On November 3, the Financial Conduct Authority published a strategy on environmental, social and governance, setting out its target outcomes and the actions to be taken to deliver these outcomes.

The FCA’s core objective is to support the financial sector in driving positive change, while also aiming to build trust in green financial markets and increase transparency around sustainability matters.

Alongside the ESG strategy, the FCA also published a discussion paper on implementing the government’s ambitions for Sustainability Disclosure Requirements and investment labelling.

The publications came during the United Nations Climate Change Conference (COP26), hosted in Glasgow, and unsurprisingly have a strong focus on climate change and the role of finance in supporting the transition to a net zero economy.


The ESG strategy is based on five core themes: 

  • Transparency – promoting transparency on climate change and wider sustainability along the value chain.
  • Trust – building trust and integrity in ESG-labelled instruments, products and the supporting ecosystem.
  • Tools – working with others to enhance industry capabilities and support companies’ management of climate-related and wider sustainability risks, opportunities and impacts.
  • Transition – supporting the role of finance in delivering a market-led transition to a net zero, sustainable economy.
  • Team – developing strategies, organisational structures, resources and tools to support the integration of net zero and ESG considerations into FCA activities.

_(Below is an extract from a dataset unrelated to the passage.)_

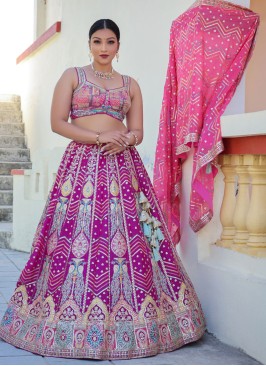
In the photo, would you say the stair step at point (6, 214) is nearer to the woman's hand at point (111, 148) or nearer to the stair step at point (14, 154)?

The first three themes have been previously stated by the FCA, while the last two are additional themes that have been included in the ESG Strategy.

Key actions

Beneath each of the five themes, the FCA has outlined a range of measures that it intends to implement over the coming months and years.

Aiming to bolster ‘transparency’, the FCA intends to enhance climate-related disclosures by completing the roll out of requirements aligned to the recommendations of the Task Force on Climate-related Financial Disclosures to asset managers, life insurers and contract-based pension schemes, while bringing appropriate regulatory oversight to improve the quality of such disclosures.

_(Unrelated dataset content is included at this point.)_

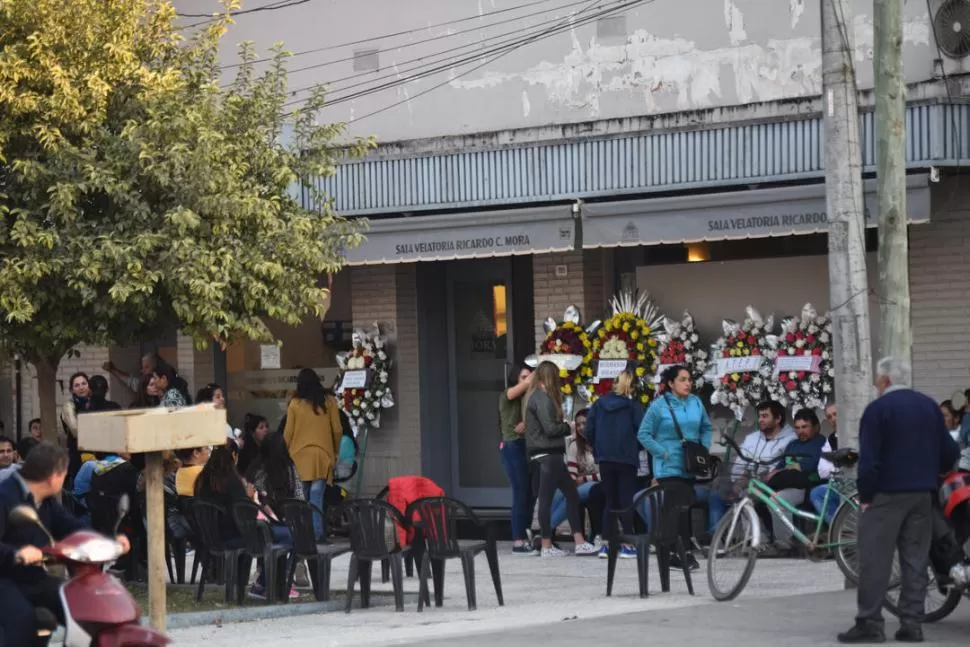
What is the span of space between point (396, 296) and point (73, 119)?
7651mm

The FCA will promote global consistency and comparability in corporate sustainability reporting, primarily through its work with the International Organisation of Securities Commissions, the Financial Stability Board and the International Financial Reporting Standards Foundation. It also aims to enhance transparency of diversity and inclusion performance among listed companies and regulated companies.

In order to build ‘trust’, the FCA will support fair and effective integration of ESG into financial market decision-making, and trusted delivery of ESG-labelled securities, products and services. This will include developing a policy approach to ESG governance, remuneration, incentives and training/certification; supporting the government in delivering the UK taxonomy, SDR and a new sustainable investment label; and following up with authorised fund managers in relation to the FCA’s guiding principles on ESG/sustainable investment products.